### Stated task
Pull the text lines from every item below and reproduce them word for word, leaving out the pictures.

Spatial question entries:

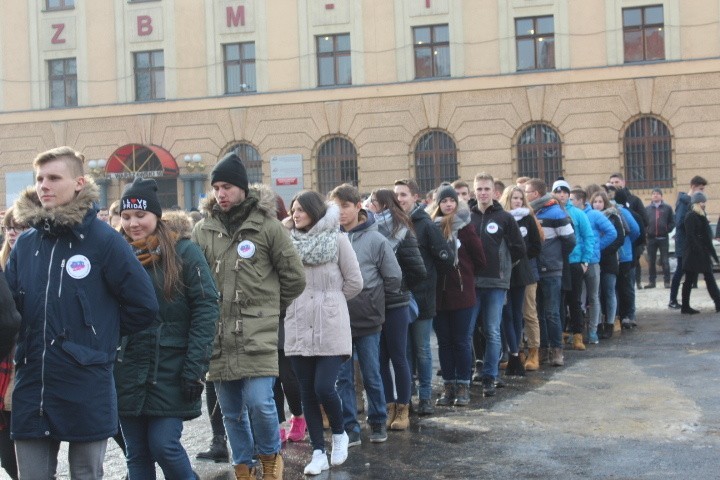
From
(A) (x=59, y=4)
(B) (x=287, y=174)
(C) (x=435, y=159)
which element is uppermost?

### Solution for this problem
From
(A) (x=59, y=4)
(B) (x=287, y=174)
(C) (x=435, y=159)
which element is uppermost?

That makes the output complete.